[WORK TO COMPLETE]
1 – Transcribe the passage of the government advertising piece between "Every ministry of" and "claim their rights.", inclusive.
2 – Pick up the article on election-season government advertising right after its final sentence and carry it forward.

[QUOTED TEXT]
It’s the election time again. Be prepared for the
political advertisement blitzkrieg, sucking the money meant for you, wasting the
resources that could be put to the effective use of building many more schools
and health centres in a country where over 60 per cent of the population is
quality-illiterate and survives on less than 2$ a day.
The information and broadcasting ministry works as the
publicity front of the different wings of the government. Manish Tewari, the
information and broadcasting minister, is in full drive to galvanize the public
outreach programme of the United Progressive Alliance government with
possibility of early general elections that are, otherwise, slated to be held
around April-May 2014.
Every ministry of the government of India has some budgeted expenditure
in the name of public outreach programme. Ideally, such funds are to be used in
making public aware of the programmes and policies of the government thus
empowering the people to claim their rights.
Instead, the funds are misused in the advertisement
blitzkrieg to create shadow visibility, where the main aim is to create the
perception of the government policies as pro-people irrespective of how many of
the intended beneficiaries are seriously availing the benefits.

[RAW RECORDS]
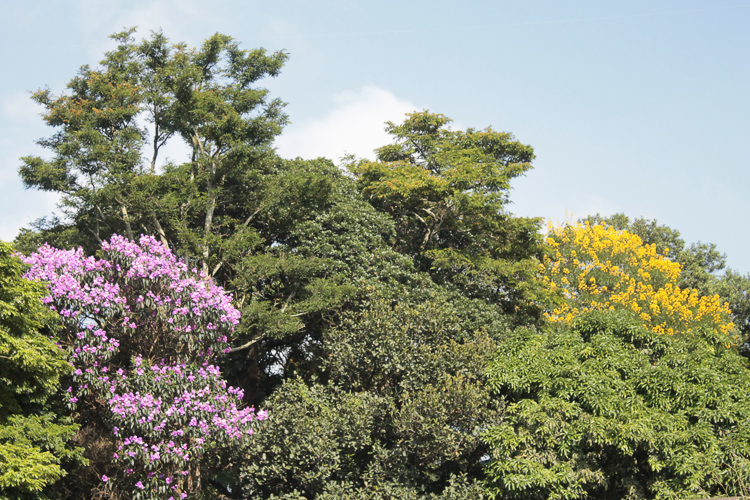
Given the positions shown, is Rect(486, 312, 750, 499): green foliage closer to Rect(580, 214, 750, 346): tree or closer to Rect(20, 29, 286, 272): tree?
Rect(20, 29, 286, 272): tree

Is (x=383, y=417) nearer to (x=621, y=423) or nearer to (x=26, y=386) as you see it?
(x=621, y=423)

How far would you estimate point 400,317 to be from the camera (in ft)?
53.1

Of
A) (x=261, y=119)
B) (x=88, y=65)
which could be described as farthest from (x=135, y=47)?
(x=261, y=119)

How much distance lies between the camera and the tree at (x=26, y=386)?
1097cm

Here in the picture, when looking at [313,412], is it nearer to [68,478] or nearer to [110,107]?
[68,478]

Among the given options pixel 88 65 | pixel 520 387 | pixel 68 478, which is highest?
pixel 88 65

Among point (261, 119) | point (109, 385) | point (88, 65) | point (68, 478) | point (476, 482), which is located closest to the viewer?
point (109, 385)

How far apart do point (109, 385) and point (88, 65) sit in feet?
35.1

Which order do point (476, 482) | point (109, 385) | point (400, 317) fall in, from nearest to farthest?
point (109, 385) < point (476, 482) < point (400, 317)

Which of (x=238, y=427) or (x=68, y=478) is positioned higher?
(x=238, y=427)

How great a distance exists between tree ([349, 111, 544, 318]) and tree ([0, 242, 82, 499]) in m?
10.2

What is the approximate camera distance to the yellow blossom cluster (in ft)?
80.3

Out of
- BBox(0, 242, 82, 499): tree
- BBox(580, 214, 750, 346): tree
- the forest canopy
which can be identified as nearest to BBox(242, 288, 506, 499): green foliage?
the forest canopy

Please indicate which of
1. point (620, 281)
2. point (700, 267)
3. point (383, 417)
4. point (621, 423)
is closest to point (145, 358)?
point (383, 417)
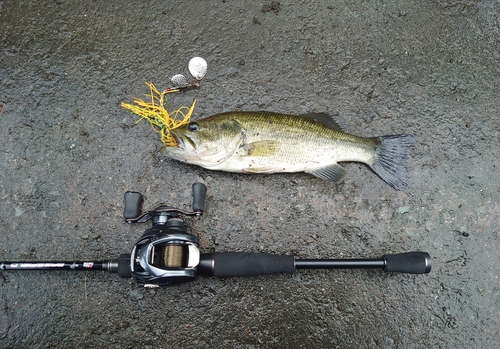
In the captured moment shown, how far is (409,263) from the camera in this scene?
2.66m

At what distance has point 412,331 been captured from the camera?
2.88m

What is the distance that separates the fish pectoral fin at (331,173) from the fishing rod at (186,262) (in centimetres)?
66

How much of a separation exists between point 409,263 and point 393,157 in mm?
853

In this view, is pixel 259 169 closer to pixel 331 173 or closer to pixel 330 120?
pixel 331 173

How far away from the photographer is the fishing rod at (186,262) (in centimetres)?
243

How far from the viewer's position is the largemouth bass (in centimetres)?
289

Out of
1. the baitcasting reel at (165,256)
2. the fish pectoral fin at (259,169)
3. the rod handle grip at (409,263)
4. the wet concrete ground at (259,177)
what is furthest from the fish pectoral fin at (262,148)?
the rod handle grip at (409,263)

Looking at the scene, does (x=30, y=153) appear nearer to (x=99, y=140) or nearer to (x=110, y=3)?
(x=99, y=140)

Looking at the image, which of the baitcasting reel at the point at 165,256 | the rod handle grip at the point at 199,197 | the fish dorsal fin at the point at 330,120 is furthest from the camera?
the fish dorsal fin at the point at 330,120

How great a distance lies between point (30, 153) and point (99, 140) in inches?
23.2

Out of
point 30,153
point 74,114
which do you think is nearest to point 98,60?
point 74,114

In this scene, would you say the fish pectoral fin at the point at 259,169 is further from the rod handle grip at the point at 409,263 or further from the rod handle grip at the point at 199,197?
the rod handle grip at the point at 409,263

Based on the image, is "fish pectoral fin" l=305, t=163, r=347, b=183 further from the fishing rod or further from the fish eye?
the fish eye

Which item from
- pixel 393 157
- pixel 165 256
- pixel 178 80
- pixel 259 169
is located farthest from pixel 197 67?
pixel 393 157
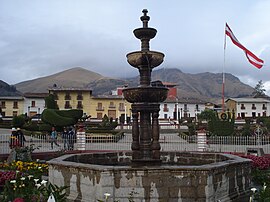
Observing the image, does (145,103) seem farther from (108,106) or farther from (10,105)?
(10,105)

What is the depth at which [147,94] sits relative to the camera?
9039 mm

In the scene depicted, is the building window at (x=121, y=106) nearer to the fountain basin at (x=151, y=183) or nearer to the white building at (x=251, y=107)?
the white building at (x=251, y=107)

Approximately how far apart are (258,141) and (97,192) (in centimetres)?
1588

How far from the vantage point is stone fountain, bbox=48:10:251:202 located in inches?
279

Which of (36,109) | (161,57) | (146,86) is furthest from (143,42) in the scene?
(36,109)

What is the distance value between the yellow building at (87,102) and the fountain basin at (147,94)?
6162cm

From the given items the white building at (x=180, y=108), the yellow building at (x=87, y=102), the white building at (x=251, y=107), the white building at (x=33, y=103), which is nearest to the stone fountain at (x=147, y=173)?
the yellow building at (x=87, y=102)

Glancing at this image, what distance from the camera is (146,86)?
9.10m

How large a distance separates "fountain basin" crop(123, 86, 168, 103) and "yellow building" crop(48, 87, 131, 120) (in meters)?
61.6

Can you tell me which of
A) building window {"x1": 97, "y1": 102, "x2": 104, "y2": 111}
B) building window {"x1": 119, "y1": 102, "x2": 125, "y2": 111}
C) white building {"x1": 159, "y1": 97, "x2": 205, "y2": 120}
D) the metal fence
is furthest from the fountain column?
white building {"x1": 159, "y1": 97, "x2": 205, "y2": 120}

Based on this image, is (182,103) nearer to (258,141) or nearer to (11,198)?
(258,141)

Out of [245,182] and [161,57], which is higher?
[161,57]

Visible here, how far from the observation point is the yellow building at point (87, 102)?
233 feet

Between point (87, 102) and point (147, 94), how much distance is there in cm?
6334
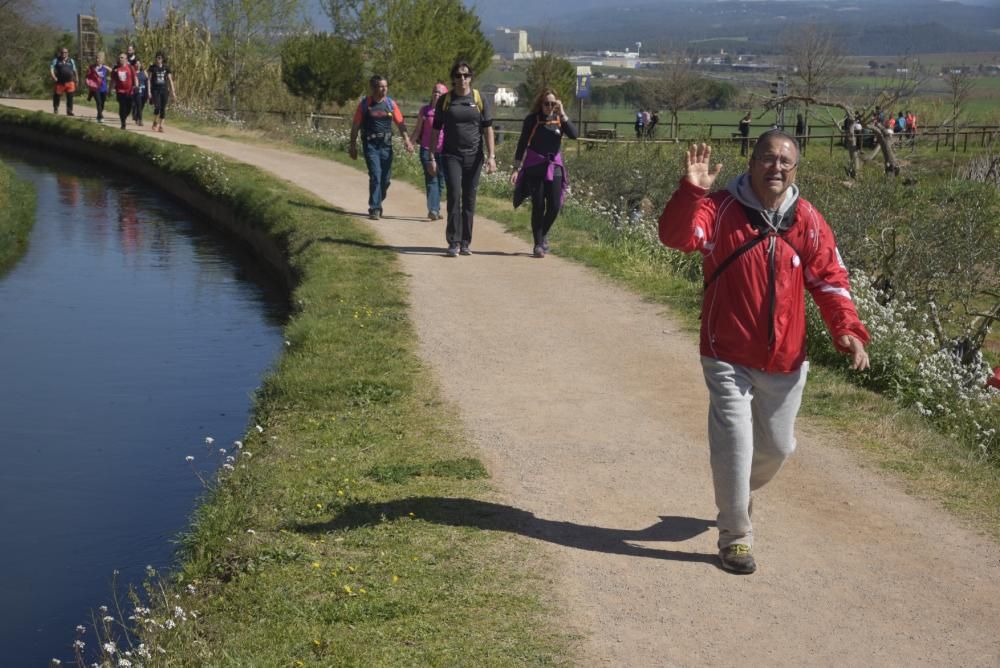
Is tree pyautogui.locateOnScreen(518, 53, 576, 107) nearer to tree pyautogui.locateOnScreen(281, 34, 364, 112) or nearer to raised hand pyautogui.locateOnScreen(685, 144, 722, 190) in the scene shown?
tree pyautogui.locateOnScreen(281, 34, 364, 112)

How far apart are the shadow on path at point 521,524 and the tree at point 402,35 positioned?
1386 inches

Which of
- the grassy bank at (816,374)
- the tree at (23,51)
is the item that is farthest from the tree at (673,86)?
the grassy bank at (816,374)

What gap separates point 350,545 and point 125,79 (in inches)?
997

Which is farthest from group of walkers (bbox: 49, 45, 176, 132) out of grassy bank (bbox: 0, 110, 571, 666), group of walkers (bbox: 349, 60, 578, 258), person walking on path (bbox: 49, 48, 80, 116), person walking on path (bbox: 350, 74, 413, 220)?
grassy bank (bbox: 0, 110, 571, 666)

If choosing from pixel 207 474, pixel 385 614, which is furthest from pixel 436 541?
pixel 207 474

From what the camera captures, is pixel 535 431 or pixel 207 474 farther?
pixel 207 474

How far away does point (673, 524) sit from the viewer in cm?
→ 653

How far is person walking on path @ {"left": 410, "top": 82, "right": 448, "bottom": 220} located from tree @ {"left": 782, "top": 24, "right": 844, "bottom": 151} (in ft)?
110

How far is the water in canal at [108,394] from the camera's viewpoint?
25.7 ft

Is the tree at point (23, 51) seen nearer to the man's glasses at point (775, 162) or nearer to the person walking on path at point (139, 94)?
the person walking on path at point (139, 94)

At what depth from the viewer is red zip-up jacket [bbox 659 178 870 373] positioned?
18.7ft

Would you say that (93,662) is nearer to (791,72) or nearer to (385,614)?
(385,614)

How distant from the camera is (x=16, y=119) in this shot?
3384 centimetres

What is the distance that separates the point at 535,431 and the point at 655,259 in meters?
6.71
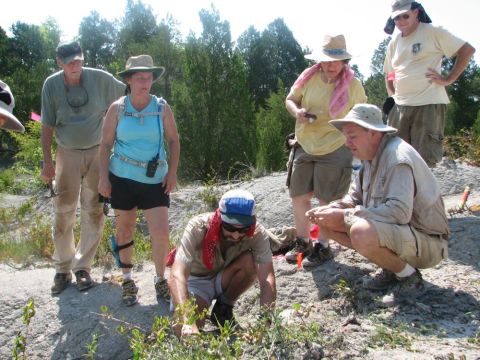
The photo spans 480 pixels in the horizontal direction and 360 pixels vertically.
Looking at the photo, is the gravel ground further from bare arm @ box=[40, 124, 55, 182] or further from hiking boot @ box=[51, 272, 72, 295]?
bare arm @ box=[40, 124, 55, 182]

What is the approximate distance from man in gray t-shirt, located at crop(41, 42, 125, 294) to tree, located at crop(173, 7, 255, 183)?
22.3 ft

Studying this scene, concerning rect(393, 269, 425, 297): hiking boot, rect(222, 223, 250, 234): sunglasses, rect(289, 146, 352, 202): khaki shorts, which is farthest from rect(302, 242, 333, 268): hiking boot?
rect(222, 223, 250, 234): sunglasses

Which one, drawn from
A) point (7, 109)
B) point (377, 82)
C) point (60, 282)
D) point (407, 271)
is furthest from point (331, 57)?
point (377, 82)

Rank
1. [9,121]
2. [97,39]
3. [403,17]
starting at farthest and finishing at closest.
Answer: [97,39] → [403,17] → [9,121]

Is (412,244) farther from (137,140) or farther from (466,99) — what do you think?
(466,99)

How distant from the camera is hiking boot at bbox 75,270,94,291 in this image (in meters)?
4.41

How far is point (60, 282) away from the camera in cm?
444

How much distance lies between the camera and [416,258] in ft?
10.5

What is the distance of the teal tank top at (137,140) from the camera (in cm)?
376

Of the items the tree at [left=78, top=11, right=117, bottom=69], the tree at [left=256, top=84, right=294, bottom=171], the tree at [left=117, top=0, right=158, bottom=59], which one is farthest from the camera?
the tree at [left=78, top=11, right=117, bottom=69]

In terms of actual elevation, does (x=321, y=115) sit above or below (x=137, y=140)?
above

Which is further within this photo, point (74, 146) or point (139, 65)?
point (74, 146)

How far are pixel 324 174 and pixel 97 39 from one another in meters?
26.1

[THE REPLIES]
1 –
Every ministry of the government of India has some budgeted expenditure
in the name of public outreach programme. Ideally, such funds are to be used in
making public aware of the programmes and policies of the government thus
empowering the people to claim their rights.

2 –
Any big policy decision like the India-US nuclear deal or
the FDI in retail or projects like the National Rural Employment Guarantee Act
or farm debt waiver scheme require an intensive communication campaign and not
just advertising blitzkrieg to create an effective outreach ensuring maximum
empowerment through optimum utilization of resources. It needs a comprehensive
plan of action with a pre-launch awareness campaign well in advance to make
people aware on how to exercise their rights.
But that is the ideal situation. And in an India where
there is nothing ‘ideal’ left about its politics, that is a foolhardy
proposition.
Indian politicians believe in creating and sustaining
flimsy perceptions. Instead of doing, they endeavor to look ‘doing’. They do so
because they believe elections in India are fought and win on
perceptions. And the electoral history says they have been right most of the time.
Calculations begin in the planning stage of a project to
maximize the share of corrupt dealings. From NREGA to farm debt waiver, from
the National Rural Health Mission to the mid-deal meal scheme, from different government
scholarships to the universal education mission, every project of social
concern is a sordid tale of corruption in the world’s largest democracy.
No sincere efforts are made to aware the intended
beneficiaries of their rights and on how to claim their rights; beneficiaries, where
most of them are quality-illiterate, poorly-fed and survive in and on the
brinks of poverty and uncertainty.
Instead, glassy advertising campaigns are lunched to
create and strengthen the perception that lives are going to change in one go. The
poor fellows are bombarded with heavy dose of advertisements that blocks their
already narrowed thinking capacity.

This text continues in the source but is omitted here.